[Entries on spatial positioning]
--*--

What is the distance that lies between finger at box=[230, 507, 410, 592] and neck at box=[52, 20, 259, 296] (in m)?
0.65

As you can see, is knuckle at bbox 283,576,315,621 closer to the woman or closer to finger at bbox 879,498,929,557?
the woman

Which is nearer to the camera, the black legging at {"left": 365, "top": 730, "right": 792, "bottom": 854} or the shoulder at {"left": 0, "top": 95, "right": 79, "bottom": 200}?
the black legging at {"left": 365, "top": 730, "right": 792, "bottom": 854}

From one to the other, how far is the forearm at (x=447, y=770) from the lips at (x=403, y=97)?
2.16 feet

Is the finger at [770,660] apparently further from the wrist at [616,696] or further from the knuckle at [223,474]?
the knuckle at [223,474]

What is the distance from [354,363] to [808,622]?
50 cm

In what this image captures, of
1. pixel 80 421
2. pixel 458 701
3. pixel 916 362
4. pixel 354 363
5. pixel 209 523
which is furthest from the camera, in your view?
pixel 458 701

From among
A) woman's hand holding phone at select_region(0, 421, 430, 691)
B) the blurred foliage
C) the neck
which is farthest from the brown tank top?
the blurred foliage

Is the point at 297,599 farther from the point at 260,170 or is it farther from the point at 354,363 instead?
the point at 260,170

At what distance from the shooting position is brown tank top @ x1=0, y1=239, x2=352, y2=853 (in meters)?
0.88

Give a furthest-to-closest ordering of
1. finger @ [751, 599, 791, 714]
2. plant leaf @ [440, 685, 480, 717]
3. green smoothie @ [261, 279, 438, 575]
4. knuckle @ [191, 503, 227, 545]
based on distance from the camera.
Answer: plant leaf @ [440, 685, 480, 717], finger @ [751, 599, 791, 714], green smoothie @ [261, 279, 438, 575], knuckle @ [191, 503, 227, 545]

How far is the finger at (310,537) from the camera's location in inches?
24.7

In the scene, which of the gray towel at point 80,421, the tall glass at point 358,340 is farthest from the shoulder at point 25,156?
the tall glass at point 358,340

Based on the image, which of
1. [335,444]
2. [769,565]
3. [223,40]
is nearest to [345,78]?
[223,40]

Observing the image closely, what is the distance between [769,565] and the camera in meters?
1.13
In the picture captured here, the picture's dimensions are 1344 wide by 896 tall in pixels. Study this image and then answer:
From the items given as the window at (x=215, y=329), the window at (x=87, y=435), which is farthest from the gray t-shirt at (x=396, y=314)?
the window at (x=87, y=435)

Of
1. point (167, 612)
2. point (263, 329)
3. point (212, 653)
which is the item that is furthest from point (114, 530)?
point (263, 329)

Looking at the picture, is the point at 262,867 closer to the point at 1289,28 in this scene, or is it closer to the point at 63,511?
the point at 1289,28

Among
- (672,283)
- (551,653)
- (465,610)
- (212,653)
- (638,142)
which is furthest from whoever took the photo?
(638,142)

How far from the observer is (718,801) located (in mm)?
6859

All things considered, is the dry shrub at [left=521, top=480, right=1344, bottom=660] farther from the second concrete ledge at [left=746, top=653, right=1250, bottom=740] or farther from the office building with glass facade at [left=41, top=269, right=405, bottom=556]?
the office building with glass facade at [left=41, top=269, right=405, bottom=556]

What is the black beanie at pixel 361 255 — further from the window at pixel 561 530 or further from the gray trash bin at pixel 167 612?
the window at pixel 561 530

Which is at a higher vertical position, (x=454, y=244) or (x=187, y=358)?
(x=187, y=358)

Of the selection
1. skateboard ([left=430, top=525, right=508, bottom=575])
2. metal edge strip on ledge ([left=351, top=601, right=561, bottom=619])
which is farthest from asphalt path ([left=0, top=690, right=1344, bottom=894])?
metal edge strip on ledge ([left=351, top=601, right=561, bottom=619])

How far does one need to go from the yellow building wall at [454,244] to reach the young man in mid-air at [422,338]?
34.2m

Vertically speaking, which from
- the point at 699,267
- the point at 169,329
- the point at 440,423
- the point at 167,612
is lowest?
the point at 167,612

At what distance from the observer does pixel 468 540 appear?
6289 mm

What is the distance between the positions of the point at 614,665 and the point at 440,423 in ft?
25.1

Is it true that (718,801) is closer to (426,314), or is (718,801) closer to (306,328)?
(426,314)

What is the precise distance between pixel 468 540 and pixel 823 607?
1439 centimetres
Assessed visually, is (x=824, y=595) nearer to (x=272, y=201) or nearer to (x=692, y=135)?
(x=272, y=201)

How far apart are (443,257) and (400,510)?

--*--

- What is required
Return each line of the records above exactly as it reads.

- Task answer
What is the distance that lies between finger at box=[230, 507, 410, 592] and neck at box=[52, 20, 259, 296] (in m)?
0.65

As you can see, is knuckle at bbox 283,576,315,621 closer to the woman or closer to finger at bbox 879,498,929,557?
the woman

Which is nearer to the camera, the black legging at {"left": 365, "top": 730, "right": 792, "bottom": 854} or the shoulder at {"left": 0, "top": 95, "right": 79, "bottom": 200}?
the black legging at {"left": 365, "top": 730, "right": 792, "bottom": 854}

From one to the other, how far is the forearm at (x=447, y=770) from the lips at (x=403, y=97)?
2.16 feet

Is the finger at [770,660] apparently further from the wrist at [616,696] or further from the knuckle at [223,474]?
the knuckle at [223,474]

What is the distance from [354,363] to [808,622]?
50 cm

In what this image captures, of
1. pixel 80 421
2. pixel 458 701
3. pixel 916 362
4. pixel 354 363
5. pixel 209 523
which is furthest from the camera, in your view?
pixel 458 701

From among
A) woman's hand holding phone at select_region(0, 421, 430, 691)
B) the blurred foliage
C) the neck
which is farthest from the brown tank top?
the blurred foliage

Is the point at 297,599 farther from the point at 260,170 or is it farther from the point at 354,363 instead?
the point at 260,170

At what distance from the shooting position is brown tank top @ x1=0, y1=239, x2=352, y2=853 (in meters)?
0.88

Give a furthest-to-closest ordering of
1. finger @ [751, 599, 791, 714]
2. plant leaf @ [440, 685, 480, 717]
3. green smoothie @ [261, 279, 438, 575]
4. knuckle @ [191, 503, 227, 545]
based on distance from the camera.
Answer: plant leaf @ [440, 685, 480, 717], finger @ [751, 599, 791, 714], green smoothie @ [261, 279, 438, 575], knuckle @ [191, 503, 227, 545]

How far is the finger at (310,537) from the camera's location in inches?
24.7

In the scene, which of the gray towel at point 80,421, the tall glass at point 358,340 is farthest from the shoulder at point 25,156?
the tall glass at point 358,340

Based on the image, which of
1. [335,444]
2. [769,565]
3. [223,40]
is nearest to [345,78]?
[223,40]

Observing the image closely, what is the distance between [769,565] and the camera in meters?
1.13
In the picture captured here, the picture's dimensions are 1344 wide by 896 tall in pixels. Study this image and then answer:
From the items given as the window at (x=215, y=329), the window at (x=87, y=435), which is farthest from the gray t-shirt at (x=396, y=314)?
the window at (x=87, y=435)

Of
1. point (167, 612)
2. point (263, 329)
3. point (212, 653)
which is the item that is furthest from point (114, 530)?
point (263, 329)

Looking at the picture, is the point at 262,867 closer to the point at 1289,28 in this scene, or is it closer to the point at 63,511?
the point at 1289,28

Among
- (672,283)
- (551,653)
- (465,610)
- (212,653)
- (638,142)
which is furthest from whoever took the photo?
(638,142)

How far from the observer is (718,801) located (in mm)?
6859

All things considered, is the dry shrub at [left=521, top=480, right=1344, bottom=660] farther from the second concrete ledge at [left=746, top=653, right=1250, bottom=740] or farther from the office building with glass facade at [left=41, top=269, right=405, bottom=556]?
the office building with glass facade at [left=41, top=269, right=405, bottom=556]

What is the black beanie at pixel 361 255 — further from the window at pixel 561 530 or further from the gray trash bin at pixel 167 612?
the window at pixel 561 530

Which is at a higher vertical position, (x=454, y=244) or (x=187, y=358)?
(x=187, y=358)

Of the selection
1. skateboard ([left=430, top=525, right=508, bottom=575])
2. metal edge strip on ledge ([left=351, top=601, right=561, bottom=619])
which is farthest from asphalt path ([left=0, top=690, right=1344, bottom=894])?
metal edge strip on ledge ([left=351, top=601, right=561, bottom=619])

How far does one need to go from the yellow building wall at [454,244] to reach the young man in mid-air at [422,338]?
34.2m

Vertically speaking, which from
- the point at 699,267
- the point at 169,329
- the point at 440,423
- the point at 167,612
is lowest?
the point at 167,612

At what distance from the observer does pixel 468 540 appear?
6289 mm

What is the distance between the positions of the point at 614,665 and the point at 440,423 in ft?
25.1

Is it true that (718,801) is closer to (426,314), or is (718,801) closer to (306,328)?
(426,314)

What is the precise distance between pixel 468 540 and pixel 823 607?
1439 centimetres
Assessed visually, is (x=824, y=595) nearer to (x=272, y=201) or nearer to (x=692, y=135)?
(x=272, y=201)

How far apart are (443,257) and (400,510)?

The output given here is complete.